> **読解文**
知らない人たちのやさしさの連携

家の近所の薬局に行ってみたが、どこも入口に「コロナ検査キットの在庫はありません」の貼り紙がしてあった。しかたがないのでバスに乗り、覚えている限り薬局があるバス停で降り、探して回った。「三千里」はさすがに大袈裟だが、検査キットを求めて歩き続けた。図書館と市役所にも行ったが、どこにもない。最後に病院の薬局に行ったのは、病院にないわけがないと思ったからだった。が、切らしているという。

「もうどこにもないんでしょうか。家族ががんで入院中なので、検査キットがないと面会に行けないんですけど」

こんなことを言われても薬剤師の女性だって困るだろうが、つい愚痴ってしまった。彼女は何かをさらさらとメモ紙に書き始める。

「ここに行けばまだあると思います」

メモを渡されて驚いた。それはわが家から歩いて5分のところにある地元のコミュニティセンターの住所だった。

灯台下暗しとはこのことか。早速コミュニティセンターに行ってみると、大晦日はいつもより早く業務を終了するようで、後始末に追われている若い女性が一人いた。

「ここに検査キットがあると聞いてきたのですが」

> **提供データ**
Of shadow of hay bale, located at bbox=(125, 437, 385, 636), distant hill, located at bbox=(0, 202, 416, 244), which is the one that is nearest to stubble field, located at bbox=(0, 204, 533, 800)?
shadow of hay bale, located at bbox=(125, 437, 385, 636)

* * *

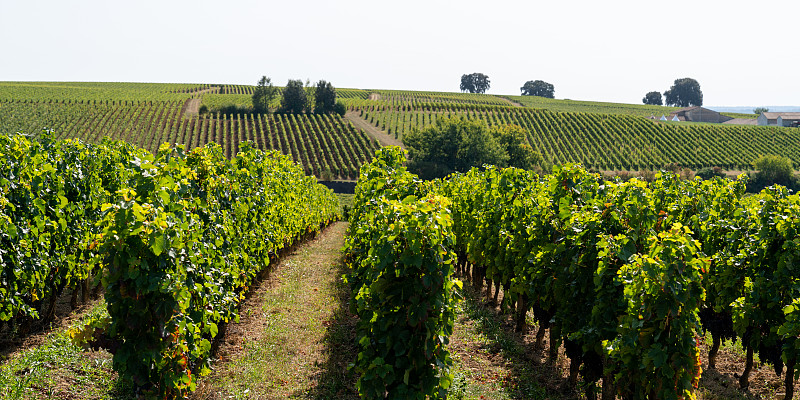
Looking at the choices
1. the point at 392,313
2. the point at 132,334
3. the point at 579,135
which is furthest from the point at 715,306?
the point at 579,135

> **作業依頼**
コロナ検査キットを探して歩き回った読解文を、最後の一文の後から書き継いでください。

> **回答**
声をかけると、髪の毛の先にカラフルなビーズをつけたラスタヘアの女性が、

「あります。そこから持って行ってください」

と、壁際の棚を指さした。10箱ばかり検査キットが積み上げてある。感動しながら近づいていくと、

「早かったですね」

と女性が言った。

「え?」

「電話があったんです。あなたが来るかもと」

まさか病院の薬局がそんなサービスまでしているわけはないだろうと不思議に思っていると、彼女は言った。

「あれ、わたしの姉なんです。あなたにここの住所を渡した薬剤師」

そう言われてみれば髪型や服装は全然違うけど、顔立ちがよく似ている。

「……そうだったんですね。お姉さんによろしくお伝えください」

わたしは棚から検査キットを取ってバッグに入れた。女性はテーブルの上に散らばったティーカップを片付けていた。

「よいお年を」

そう言うと、彼女が微笑しながらこちらを見た。

「あなたも、心安らかな新年を」

知らない人たちのやさしさの連携が身に沁みた。A CUP OF KINDNESS.「蛍の光」の元歌の歌詞にそんな一節があったなと思いながらわたしは外に出た。